Par la richesse de son signal et de ses couleurs, sa densité, sa grande dynamique et ses contrastes franchement assumés, l’image offre un grand spectacle pyrotechnique. Une plongée vertigineuse dans la complexité des différentes structures de l’espace, avec un effet de profondeur saisissant.
Martin n’est pas un inconnu pour la communauté, bien au contraire. Son aventure débute en 2010, un peu par hasard, lorsqu’il achète un télescope pour son fils. En parcourant le web, il tombe sur des images amateurs et n’en croit pas ses yeux : « Je voulais moi aussi photographier des galaxies. »
Si la courbe d’apprentissage fut, selon ses mots, « longue et fastidieuse », il a pu compter sur l’entraide du forum astro-quebec.com pour forger sa technique. Quinze ans plus tard, l’amateur curieux est devenu une vraie référence au Québec, en ayant conçu et bâti pas moins de 4 observatoires personnels entre 2010 et 2024.
Son excellence a été saluée par une APOD (NASA) en mai 2021 et plusieurs Images du Jour sur AstroBin, dont le projet collaboratif M51 Québec.
Au-delà de ses images, Martin est un pilier actif de l’astrophotographie francophone et grand pédagogue, puisqu’il est conférencier et animateur régulier dans différentes manifestations.
C’est aussi un grand « bricoleur » qui a développé son propre projet ASCOM pour l’automatisation de portes de son observatoire.

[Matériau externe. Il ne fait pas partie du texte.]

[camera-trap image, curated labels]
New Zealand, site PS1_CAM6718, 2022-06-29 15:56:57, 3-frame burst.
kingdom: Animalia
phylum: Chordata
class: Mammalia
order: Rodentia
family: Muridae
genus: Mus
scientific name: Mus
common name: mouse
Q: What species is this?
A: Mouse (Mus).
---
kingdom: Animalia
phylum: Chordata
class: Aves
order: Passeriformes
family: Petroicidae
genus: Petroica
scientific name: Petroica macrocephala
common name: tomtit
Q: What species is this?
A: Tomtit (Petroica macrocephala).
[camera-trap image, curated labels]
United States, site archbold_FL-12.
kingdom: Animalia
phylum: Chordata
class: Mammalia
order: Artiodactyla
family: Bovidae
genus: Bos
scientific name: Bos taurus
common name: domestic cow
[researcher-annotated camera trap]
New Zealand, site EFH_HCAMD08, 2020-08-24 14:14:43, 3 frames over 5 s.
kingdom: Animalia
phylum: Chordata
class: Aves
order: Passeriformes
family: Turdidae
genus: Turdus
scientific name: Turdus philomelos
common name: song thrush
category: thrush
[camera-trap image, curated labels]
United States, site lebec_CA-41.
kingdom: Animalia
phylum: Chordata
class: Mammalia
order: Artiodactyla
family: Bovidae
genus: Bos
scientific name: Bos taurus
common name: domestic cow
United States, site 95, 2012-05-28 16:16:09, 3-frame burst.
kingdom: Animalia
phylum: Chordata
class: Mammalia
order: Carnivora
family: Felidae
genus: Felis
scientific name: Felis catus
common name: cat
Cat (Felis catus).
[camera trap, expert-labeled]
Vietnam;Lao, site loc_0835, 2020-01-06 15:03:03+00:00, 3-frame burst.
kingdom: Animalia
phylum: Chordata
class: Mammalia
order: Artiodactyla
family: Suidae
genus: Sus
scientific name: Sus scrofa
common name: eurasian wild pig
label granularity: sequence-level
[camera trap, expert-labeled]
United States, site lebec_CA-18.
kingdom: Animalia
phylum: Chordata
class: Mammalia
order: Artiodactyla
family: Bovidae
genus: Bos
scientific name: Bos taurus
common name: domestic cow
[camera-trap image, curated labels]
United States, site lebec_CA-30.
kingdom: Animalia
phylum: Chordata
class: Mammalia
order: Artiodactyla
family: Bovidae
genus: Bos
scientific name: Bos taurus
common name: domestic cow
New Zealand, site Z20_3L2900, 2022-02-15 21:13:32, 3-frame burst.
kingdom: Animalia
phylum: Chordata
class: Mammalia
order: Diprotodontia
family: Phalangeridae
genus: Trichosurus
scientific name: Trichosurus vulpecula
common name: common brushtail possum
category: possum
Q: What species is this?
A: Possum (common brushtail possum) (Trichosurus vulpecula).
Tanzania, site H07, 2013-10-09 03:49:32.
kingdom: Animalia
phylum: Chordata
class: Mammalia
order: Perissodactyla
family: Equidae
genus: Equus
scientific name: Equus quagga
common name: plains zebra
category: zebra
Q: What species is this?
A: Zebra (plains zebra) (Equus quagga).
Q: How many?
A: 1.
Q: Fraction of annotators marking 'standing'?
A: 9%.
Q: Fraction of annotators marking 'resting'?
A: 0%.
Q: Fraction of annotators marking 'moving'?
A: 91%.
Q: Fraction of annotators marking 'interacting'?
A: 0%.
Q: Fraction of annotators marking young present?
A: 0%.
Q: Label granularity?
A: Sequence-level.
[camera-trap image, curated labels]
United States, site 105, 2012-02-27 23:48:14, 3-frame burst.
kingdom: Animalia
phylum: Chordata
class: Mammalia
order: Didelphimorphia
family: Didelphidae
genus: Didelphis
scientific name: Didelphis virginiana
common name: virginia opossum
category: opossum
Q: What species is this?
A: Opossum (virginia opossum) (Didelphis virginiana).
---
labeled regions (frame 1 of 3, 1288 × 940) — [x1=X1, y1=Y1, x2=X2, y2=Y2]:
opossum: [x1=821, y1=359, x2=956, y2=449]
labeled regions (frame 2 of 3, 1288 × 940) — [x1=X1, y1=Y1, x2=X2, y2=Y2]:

Une approche complète, technique et artistique, qui se ressent dans la maîtrise de ce Photon d’Or.
Date : juin 2025
Lieu : St-Philemon, Québec, Canada
Optique : Takahashi FSQ 106EDX4
Monture : SW EQ8-R
Caméra : ASI 2600 MM-Pro
Echantillonnage : 1,46″/px
Caméra : ASI 6200 MM-Pro
Filtres : Astrodon L/R/G/B/Ha
Intégration totale (LRGB + Ha) : 71h
Logiciels : SGP, APP, Pixinsight


Les Photons d’Or récompensent chaque mois une image particulièrement remarquable réalisée par un amateur… n’hésitez pas à proposer vos images !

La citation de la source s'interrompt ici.